On 11/24/23 03:39, Les wrote:
Hello,
Yesterday, the primary server suddenly started
writing to the pg_wal directory at a crazy pace, 1.5GB/sec, but
sometimes it went up to over 3GB/sec. The pg_wal started fattening up
and didn't stop until it ran out of disk space. It happened so fast that
we didn't have time to react. We then stopped all applications
(postgresql clients) because we thought one of them was causing the
problem.
The only exception is a sequence
value that was moved millions of steps within a single minute. Of
Did you determine this by looking at select * from some_seq?
This new instance worked for about 12 hours. This morning, the
error occurred again, in the same form. Based on our previous
experience, we immediately deleted the standby and its replication slot,
and the problem resolved itself (except that the standby had to be
deleted again). Without rebooting or restarting anything else, the
problem went away. I managed to save small part of the pg_wal before
deleting the slot.
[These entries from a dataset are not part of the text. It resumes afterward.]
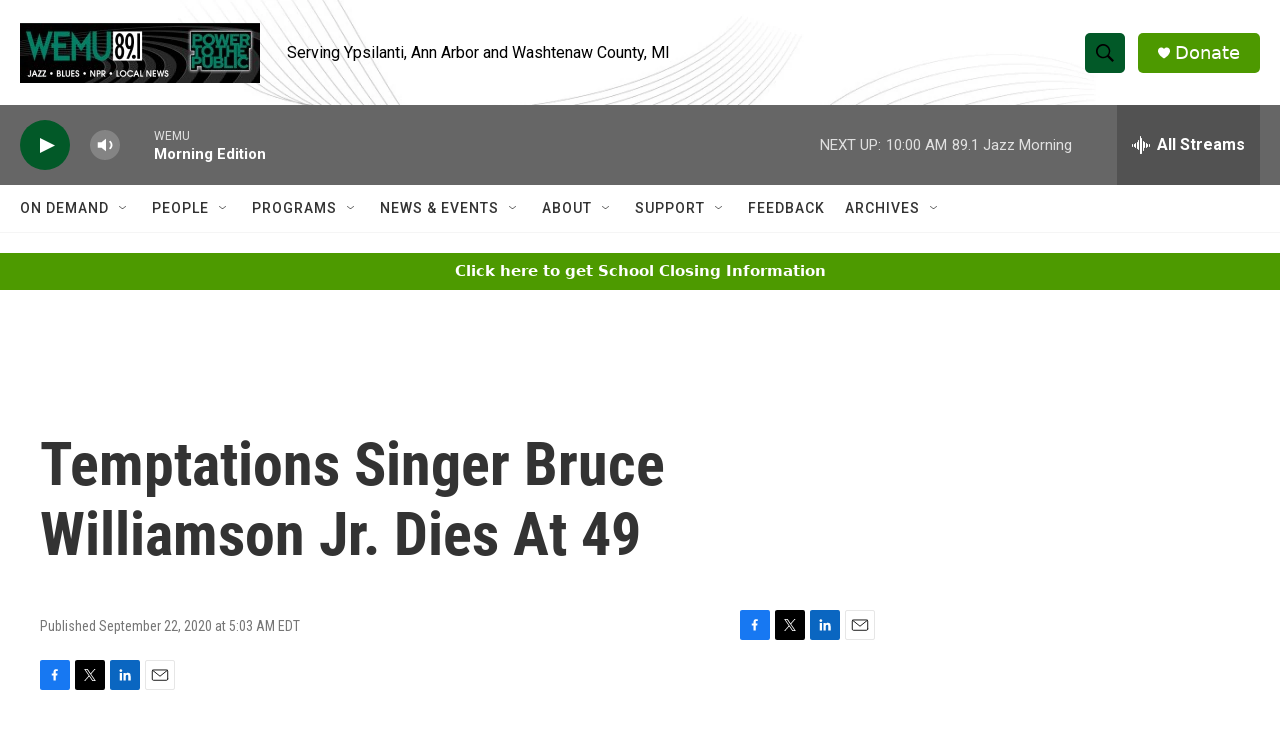

--- FILE ---
content_type: text/html; charset=utf-8
request_url: https://www.google.com/recaptcha/api2/aframe
body_size: 267
content:
<!DOCTYPE HTML><html><head><meta http-equiv="content-type" content="text/html; charset=UTF-8"></head><body><script nonce="VOLoKoOhQSE8bLRVMLGg-g">/** Anti-fraud and anti-abuse applications only. See google.com/recaptcha */ try{var clients={'sodar':'https://pagead2.googlesyndication.com/pagead/sodar?'};window.addEventListener("message",function(a){try{if(a.source===window.parent){var b=JSON.parse(a.data);var c=clients[b['id']];if(c){var d=document.createElement('img');d.src=c+b['params']+'&rc='+(localStorage.getItem("rc::a")?sessionStorage.getItem("rc::b"):"");window.document.body.appendChild(d);sessionStorage.setItem("rc::e",parseInt(sessionStorage.getItem("rc::e")||0)+1);localStorage.setItem("rc::h",'1768908950984');}}}catch(b){}});window.parent.postMessage("_grecaptcha_ready", "*");}catch(b){}</script></body></html>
We looked into this, we saw something like this:
Are the servers open to the world and if so have you explored whether
there has been an intrusion?
Do you have logs that cover the period from when it transitioned from
working normally to going haywire?
We looked at the PostgreSQL release history, and we see some bug fixes
in version 14.7 that might have something to do with this:
https://www.postgresql.org/docs/release/14.7/
<https://www.postgresql.org/docs/release/14.7/>
> Ignore invalidated logical-replication slots while determining oldest
catalog xmin (Sirisha Chamarthi) A replication slot could prevent
cleanup of dead tuples in the system catalogs even after it becomes
invalidated due to exceeding max_slot_wal_keep_size. Thus, failure of a
replication consumer could lead to indefinitely-large catalog bloat.
You are using repmgr which as I understand it uses streaming not logical
replication.
Thank you,
Laszlo
--
Adrian Klaver
adrian.klaver@xxxxxxxxxxx